Serbia’s Next Tourist Attraction? Sightings of War Crimes Suspects



BalkanTravellers.com   

In line with the new trend that turns the traces left by the wars which tore apart the former Yugoslav states into tourist attractions, another draw for visitors to Serbia could become the sighting of war crimes suspects.

The JUGpress information agency reported today that it received photographs, allegedly capturing Ratko Mladić, by an anonymous reader. According to the Serbian B92 radio, it is likely that the photographs are of somebody else who resembles the indicted war criminal.

According to its reports, the images have been checked by the appropriate organs who found that the person in the photographs is Aleksandar Isailović, who looks a lot like Mladić. Isailović was arrested on September 5 on suspicions that he was in fact Mladić, but was quickly released after the police found out its mistake, the radio station reported.

Mladić served as the Chief of Staff of the Army of Republika Srpska, the Bosnian Serb Army, during the Bosnian War of 1992-1995. He was indicted by the International Criminal Tribunal for the Former Yugoslavia in 1995 and accused of genocide, crimes against humanity, and numerous war crimes, including the alleged sniping campaign against civilians in Sarajevo and the attack on the United Nations-declared safe area of Srebrenica in 1995.

The reports of Ratko Mladić’s roaming around Serbia could prove to be the country’s latest attraction for tourists, who have already shown a taste for visiting the traces left by the wars that shook the region in the 1990s and retracing the steps of indicted war crimes suspects, as BalkanTravellers.com reported in October.

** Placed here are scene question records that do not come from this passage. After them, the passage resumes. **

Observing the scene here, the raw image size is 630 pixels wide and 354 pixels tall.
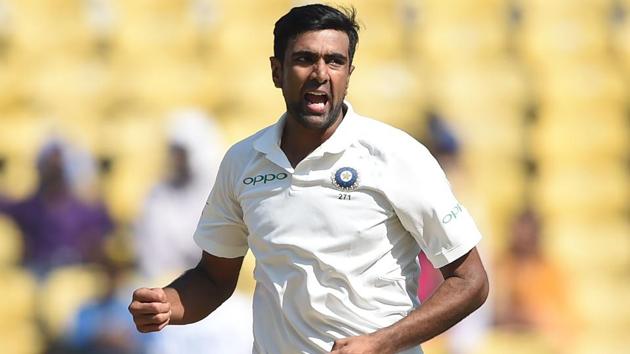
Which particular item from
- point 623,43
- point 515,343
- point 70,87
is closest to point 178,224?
point 70,87

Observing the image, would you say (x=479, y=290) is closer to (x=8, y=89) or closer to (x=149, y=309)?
(x=149, y=309)

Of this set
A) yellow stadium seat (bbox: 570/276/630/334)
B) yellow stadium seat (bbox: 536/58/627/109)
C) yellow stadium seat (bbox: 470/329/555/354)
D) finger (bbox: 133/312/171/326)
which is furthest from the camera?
yellow stadium seat (bbox: 536/58/627/109)

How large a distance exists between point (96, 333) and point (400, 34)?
2.32 meters

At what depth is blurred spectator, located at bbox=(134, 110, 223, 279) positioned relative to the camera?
601 cm

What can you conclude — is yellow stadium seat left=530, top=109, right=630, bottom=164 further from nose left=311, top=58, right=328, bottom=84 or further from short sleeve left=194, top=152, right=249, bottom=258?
nose left=311, top=58, right=328, bottom=84

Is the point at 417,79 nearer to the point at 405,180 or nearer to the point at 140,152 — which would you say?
the point at 140,152

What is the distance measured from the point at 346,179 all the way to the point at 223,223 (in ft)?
1.41

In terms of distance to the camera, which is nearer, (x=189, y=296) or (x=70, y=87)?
(x=189, y=296)

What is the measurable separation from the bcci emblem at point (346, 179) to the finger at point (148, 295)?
48 cm

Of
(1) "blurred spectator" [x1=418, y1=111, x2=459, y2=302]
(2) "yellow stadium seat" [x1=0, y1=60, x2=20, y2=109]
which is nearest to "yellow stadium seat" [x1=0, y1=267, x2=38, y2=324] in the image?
(2) "yellow stadium seat" [x1=0, y1=60, x2=20, y2=109]

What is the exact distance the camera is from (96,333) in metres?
6.00

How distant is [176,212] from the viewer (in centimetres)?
603

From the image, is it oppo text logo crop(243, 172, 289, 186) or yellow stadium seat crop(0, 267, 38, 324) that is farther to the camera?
yellow stadium seat crop(0, 267, 38, 324)

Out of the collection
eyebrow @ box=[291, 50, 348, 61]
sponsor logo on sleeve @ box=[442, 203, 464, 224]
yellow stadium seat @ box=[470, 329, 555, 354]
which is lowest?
yellow stadium seat @ box=[470, 329, 555, 354]
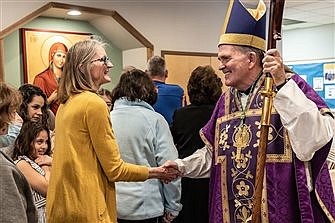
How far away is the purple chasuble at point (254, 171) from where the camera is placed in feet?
5.62

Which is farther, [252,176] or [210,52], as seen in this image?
[210,52]

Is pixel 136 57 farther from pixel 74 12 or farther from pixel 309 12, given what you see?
pixel 309 12

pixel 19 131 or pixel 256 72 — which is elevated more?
pixel 256 72

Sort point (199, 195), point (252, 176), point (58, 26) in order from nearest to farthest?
point (252, 176)
point (199, 195)
point (58, 26)

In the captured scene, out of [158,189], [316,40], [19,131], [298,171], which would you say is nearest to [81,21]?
[19,131]

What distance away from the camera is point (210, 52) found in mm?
6055

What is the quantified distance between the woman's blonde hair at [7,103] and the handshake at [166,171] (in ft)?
2.43

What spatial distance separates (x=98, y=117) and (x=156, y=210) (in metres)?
0.85

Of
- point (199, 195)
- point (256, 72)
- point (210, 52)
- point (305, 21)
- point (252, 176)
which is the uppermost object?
point (305, 21)

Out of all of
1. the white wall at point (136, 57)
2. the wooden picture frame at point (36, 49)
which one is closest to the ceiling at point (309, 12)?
the white wall at point (136, 57)

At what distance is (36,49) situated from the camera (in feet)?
16.7

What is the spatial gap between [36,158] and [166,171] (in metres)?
0.81

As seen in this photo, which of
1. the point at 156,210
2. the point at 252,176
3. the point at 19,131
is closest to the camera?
the point at 252,176

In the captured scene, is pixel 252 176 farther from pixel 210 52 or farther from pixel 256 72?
pixel 210 52
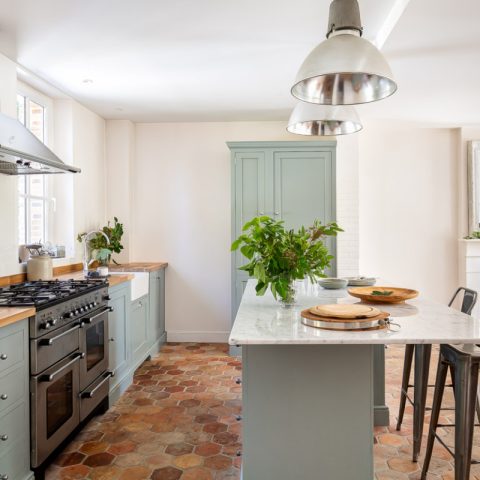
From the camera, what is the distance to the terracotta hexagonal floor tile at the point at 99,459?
2.52m

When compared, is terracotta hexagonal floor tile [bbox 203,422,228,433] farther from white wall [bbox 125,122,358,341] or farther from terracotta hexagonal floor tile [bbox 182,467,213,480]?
white wall [bbox 125,122,358,341]

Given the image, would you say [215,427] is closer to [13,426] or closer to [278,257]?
[13,426]

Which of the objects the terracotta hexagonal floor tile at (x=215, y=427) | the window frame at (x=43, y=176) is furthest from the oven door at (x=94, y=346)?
the window frame at (x=43, y=176)

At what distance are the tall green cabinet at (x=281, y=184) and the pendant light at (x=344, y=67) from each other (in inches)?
101

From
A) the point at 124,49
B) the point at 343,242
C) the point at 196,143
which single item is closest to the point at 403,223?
the point at 343,242

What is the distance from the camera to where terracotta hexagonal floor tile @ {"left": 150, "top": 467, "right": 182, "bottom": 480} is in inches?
93.5

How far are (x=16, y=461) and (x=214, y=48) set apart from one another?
2792mm

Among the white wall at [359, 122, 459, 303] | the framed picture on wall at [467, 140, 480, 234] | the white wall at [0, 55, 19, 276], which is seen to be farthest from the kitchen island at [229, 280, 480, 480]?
the framed picture on wall at [467, 140, 480, 234]

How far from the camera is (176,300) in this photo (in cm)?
523

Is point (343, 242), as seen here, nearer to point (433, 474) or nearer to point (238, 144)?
point (238, 144)

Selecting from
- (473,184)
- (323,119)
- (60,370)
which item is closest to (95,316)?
(60,370)

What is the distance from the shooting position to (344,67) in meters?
1.58

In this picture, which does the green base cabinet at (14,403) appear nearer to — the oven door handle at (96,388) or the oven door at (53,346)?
the oven door at (53,346)

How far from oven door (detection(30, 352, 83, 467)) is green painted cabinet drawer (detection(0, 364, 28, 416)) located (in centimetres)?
8
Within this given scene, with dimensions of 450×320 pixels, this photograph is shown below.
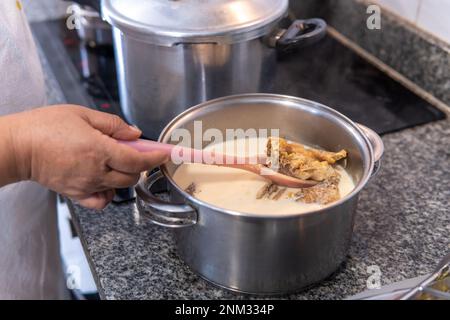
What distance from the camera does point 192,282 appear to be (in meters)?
0.60

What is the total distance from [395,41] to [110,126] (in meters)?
0.62

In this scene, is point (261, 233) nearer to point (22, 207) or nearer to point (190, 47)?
point (190, 47)

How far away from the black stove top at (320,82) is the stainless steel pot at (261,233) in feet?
0.83

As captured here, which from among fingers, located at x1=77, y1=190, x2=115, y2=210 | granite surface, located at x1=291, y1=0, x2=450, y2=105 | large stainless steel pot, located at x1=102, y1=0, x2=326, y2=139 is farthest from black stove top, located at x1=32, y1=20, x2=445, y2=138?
fingers, located at x1=77, y1=190, x2=115, y2=210

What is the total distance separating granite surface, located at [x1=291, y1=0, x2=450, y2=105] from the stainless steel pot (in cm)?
32

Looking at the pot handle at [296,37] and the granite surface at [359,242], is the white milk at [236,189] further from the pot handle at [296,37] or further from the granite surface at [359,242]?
the pot handle at [296,37]

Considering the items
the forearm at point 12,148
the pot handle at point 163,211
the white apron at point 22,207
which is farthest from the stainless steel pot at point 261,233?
the white apron at point 22,207

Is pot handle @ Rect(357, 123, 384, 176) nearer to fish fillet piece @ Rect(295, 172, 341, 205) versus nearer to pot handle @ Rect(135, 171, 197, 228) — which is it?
fish fillet piece @ Rect(295, 172, 341, 205)

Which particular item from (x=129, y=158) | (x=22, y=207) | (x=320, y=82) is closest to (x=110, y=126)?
(x=129, y=158)

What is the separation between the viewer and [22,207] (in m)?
0.77

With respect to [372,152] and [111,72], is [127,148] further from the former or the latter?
[111,72]

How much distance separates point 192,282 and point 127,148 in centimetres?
17

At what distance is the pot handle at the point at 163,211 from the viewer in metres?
0.52

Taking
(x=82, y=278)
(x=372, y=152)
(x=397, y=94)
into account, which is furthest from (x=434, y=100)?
(x=82, y=278)
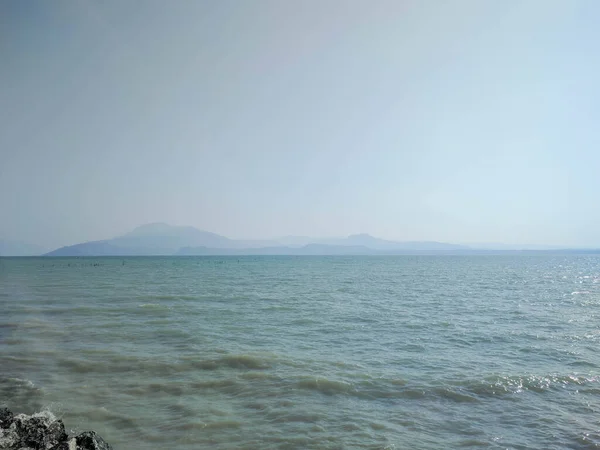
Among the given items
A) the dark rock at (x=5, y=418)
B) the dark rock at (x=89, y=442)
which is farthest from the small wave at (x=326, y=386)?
the dark rock at (x=5, y=418)

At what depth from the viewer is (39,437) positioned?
7.27m

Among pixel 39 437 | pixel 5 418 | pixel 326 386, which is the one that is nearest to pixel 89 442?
pixel 39 437

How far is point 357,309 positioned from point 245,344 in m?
13.6

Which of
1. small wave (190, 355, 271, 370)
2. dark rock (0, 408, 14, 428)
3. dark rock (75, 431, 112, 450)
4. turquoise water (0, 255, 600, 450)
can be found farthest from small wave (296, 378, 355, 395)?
dark rock (0, 408, 14, 428)

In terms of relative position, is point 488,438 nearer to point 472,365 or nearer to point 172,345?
point 472,365

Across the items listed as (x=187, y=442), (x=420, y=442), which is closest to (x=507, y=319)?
(x=420, y=442)

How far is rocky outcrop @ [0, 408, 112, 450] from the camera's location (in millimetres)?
6988

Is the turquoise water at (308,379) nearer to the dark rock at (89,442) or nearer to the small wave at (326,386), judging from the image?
the small wave at (326,386)

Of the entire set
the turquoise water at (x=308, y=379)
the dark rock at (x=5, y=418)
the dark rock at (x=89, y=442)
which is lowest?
the turquoise water at (x=308, y=379)

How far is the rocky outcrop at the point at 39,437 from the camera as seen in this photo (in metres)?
6.99

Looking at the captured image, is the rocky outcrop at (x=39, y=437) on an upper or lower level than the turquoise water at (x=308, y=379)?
upper

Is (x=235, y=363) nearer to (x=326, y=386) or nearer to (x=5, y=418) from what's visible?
(x=326, y=386)

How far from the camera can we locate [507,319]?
25531mm

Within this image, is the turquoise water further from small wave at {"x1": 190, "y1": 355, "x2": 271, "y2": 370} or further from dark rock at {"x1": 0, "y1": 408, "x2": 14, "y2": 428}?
dark rock at {"x1": 0, "y1": 408, "x2": 14, "y2": 428}
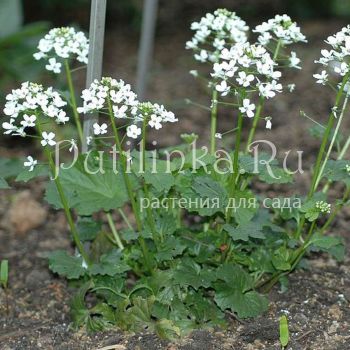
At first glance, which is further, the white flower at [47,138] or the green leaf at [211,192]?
the green leaf at [211,192]

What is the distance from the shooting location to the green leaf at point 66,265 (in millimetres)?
2365

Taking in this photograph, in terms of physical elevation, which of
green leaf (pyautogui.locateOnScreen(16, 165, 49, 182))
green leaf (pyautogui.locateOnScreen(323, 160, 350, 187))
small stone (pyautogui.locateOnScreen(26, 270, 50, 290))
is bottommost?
small stone (pyautogui.locateOnScreen(26, 270, 50, 290))

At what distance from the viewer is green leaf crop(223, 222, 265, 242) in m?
2.14

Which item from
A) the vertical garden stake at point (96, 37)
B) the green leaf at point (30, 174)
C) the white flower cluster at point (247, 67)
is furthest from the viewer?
the vertical garden stake at point (96, 37)

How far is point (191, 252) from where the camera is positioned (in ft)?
7.76

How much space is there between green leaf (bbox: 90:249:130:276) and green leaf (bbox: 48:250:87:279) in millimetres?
53

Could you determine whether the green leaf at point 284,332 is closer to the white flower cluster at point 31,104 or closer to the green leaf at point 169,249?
the green leaf at point 169,249

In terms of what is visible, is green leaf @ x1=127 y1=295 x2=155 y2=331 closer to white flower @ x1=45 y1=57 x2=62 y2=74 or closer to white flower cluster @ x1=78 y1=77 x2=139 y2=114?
white flower cluster @ x1=78 y1=77 x2=139 y2=114

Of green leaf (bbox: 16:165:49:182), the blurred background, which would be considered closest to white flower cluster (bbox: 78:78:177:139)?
green leaf (bbox: 16:165:49:182)

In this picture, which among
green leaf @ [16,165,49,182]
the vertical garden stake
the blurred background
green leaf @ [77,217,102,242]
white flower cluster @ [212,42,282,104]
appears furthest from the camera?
the blurred background

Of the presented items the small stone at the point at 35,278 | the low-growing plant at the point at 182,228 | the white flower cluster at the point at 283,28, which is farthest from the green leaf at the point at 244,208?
the small stone at the point at 35,278

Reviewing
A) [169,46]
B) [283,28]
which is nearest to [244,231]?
[283,28]

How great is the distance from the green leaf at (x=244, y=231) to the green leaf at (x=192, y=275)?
6.9 inches

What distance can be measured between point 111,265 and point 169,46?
11.8 ft
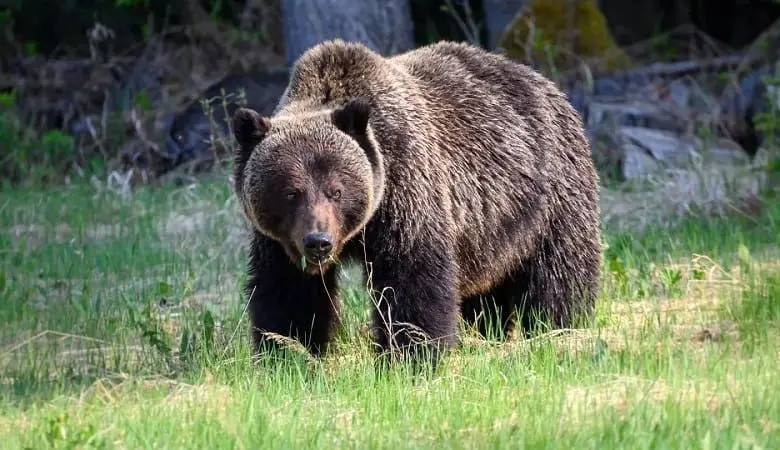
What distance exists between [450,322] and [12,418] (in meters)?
1.99

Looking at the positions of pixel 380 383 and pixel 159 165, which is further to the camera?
pixel 159 165

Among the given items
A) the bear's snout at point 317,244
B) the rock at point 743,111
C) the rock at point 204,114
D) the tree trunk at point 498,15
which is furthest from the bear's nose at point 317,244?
the tree trunk at point 498,15

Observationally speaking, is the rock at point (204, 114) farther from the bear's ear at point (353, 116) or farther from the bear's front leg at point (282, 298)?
the bear's ear at point (353, 116)

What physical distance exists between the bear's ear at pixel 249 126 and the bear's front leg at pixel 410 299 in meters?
0.72

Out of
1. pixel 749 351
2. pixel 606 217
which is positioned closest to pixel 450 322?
pixel 749 351

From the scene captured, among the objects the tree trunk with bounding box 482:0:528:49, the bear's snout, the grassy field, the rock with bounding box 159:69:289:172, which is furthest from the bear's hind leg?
the tree trunk with bounding box 482:0:528:49

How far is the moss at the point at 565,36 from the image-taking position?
1356 centimetres

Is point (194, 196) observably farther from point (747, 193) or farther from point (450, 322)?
point (450, 322)

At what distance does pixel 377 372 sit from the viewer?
6043 mm

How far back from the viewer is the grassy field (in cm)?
471

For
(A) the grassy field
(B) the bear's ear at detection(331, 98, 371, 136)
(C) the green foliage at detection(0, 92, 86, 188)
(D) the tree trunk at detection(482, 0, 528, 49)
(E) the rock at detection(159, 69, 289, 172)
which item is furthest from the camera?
(D) the tree trunk at detection(482, 0, 528, 49)

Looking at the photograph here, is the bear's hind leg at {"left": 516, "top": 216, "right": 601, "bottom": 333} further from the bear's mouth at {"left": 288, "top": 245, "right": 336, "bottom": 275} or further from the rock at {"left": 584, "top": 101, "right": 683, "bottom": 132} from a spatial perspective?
the rock at {"left": 584, "top": 101, "right": 683, "bottom": 132}

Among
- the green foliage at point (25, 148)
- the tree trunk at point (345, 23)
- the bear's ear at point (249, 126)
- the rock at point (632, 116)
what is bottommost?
the green foliage at point (25, 148)

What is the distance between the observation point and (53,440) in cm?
477
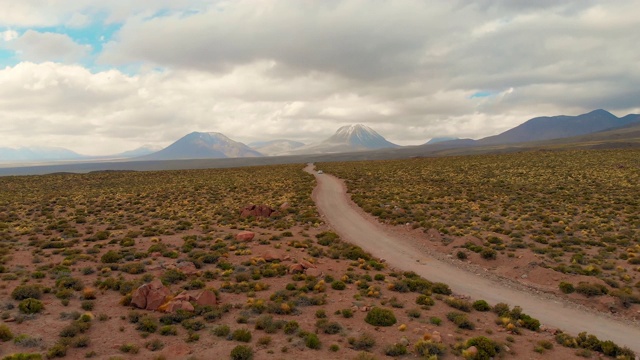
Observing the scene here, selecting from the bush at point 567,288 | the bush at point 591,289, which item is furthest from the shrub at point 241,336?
the bush at point 591,289

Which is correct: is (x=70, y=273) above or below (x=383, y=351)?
above

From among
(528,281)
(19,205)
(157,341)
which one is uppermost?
(19,205)

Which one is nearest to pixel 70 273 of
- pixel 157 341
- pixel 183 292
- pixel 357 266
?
pixel 183 292

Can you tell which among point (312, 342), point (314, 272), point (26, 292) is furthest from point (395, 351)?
point (26, 292)

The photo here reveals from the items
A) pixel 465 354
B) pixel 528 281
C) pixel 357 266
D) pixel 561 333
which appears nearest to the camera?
pixel 465 354

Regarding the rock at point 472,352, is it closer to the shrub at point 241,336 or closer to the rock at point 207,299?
the shrub at point 241,336

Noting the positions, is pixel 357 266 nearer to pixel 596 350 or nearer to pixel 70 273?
pixel 596 350

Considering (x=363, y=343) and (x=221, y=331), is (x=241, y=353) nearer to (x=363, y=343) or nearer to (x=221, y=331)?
(x=221, y=331)

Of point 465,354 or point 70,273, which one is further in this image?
point 70,273
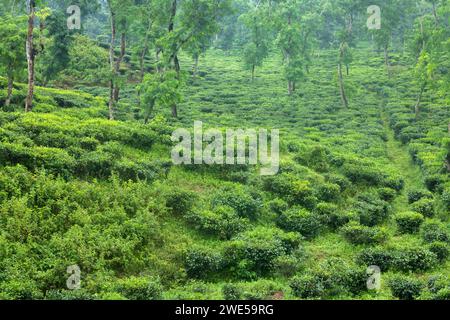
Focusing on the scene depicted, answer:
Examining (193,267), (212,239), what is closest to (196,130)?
(212,239)

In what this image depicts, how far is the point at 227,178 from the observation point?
1008 inches

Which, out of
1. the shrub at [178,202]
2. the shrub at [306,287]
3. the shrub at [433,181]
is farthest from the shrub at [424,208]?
the shrub at [178,202]

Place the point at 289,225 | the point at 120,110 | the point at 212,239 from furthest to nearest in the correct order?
the point at 120,110 < the point at 289,225 < the point at 212,239

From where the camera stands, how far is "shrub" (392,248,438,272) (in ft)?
60.6

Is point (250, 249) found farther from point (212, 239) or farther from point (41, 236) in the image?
point (41, 236)

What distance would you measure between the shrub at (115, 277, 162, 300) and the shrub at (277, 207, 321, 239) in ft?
27.2

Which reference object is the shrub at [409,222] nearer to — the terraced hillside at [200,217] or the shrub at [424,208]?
the terraced hillside at [200,217]

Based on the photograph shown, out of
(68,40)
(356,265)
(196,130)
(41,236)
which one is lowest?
(356,265)

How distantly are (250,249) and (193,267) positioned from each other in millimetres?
2276

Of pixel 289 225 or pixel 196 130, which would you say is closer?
pixel 289 225

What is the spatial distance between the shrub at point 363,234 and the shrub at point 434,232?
1.78 metres

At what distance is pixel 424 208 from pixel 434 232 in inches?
146
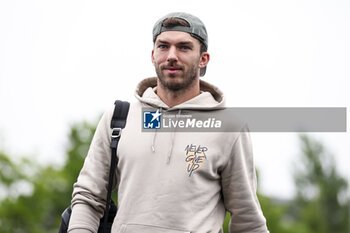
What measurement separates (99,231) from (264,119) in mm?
2286

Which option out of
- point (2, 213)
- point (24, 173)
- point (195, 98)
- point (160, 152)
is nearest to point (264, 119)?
point (195, 98)

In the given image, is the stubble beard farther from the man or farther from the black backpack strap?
the black backpack strap

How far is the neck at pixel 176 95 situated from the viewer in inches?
134

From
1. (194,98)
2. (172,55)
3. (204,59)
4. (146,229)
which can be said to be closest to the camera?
(146,229)

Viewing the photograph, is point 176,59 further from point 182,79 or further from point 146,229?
point 146,229

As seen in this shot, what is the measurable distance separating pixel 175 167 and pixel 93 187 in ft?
2.03

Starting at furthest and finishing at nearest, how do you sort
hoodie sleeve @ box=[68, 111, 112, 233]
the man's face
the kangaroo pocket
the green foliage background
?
the green foliage background < the man's face < hoodie sleeve @ box=[68, 111, 112, 233] < the kangaroo pocket

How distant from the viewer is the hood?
3336 mm

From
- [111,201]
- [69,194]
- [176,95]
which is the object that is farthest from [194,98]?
[69,194]

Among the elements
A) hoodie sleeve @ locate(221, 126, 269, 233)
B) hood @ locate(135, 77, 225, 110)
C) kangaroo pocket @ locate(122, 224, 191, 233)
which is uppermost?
hood @ locate(135, 77, 225, 110)

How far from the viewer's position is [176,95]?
3395 mm

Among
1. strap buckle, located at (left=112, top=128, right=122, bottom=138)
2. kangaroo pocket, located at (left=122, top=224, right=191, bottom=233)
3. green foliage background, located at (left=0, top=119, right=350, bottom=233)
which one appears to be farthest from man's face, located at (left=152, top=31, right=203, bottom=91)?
green foliage background, located at (left=0, top=119, right=350, bottom=233)

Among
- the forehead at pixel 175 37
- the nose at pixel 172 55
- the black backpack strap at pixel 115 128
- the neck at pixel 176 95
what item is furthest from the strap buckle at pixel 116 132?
the forehead at pixel 175 37

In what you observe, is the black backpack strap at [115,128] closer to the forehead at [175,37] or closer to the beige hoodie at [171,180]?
the beige hoodie at [171,180]
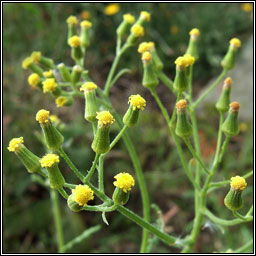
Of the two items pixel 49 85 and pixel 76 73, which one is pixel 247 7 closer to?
pixel 76 73

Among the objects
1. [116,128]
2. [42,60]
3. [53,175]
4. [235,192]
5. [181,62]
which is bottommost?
[235,192]

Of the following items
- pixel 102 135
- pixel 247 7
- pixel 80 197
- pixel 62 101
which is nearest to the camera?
pixel 80 197

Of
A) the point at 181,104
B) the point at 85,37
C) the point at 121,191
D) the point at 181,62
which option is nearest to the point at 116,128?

Most organised tours of Belgrade have included since 2000 a visit to a downtown army headquarters bombed by NATO in 1999. This summer, just days after Radovan Karadžić, the war-crimes-indicted Bosnian Serbs’ leader, was captured after 13 years on the run, a tour agency in the Serbian capital began offering tours that traced Karadžić’s footsteps around the city. As BalkanTravellers.com reported in July, the tour included his favourite haunts while he was posing as a white-bearded alternative healer, as well as his place of capture.

As a demonstration of Belgrade’s determination to meet its remaining commitments to the Hague, the Serbian government announced in October of 2007 that 1 million euro would be rewarded for information leading to Mladić's capture and arrest.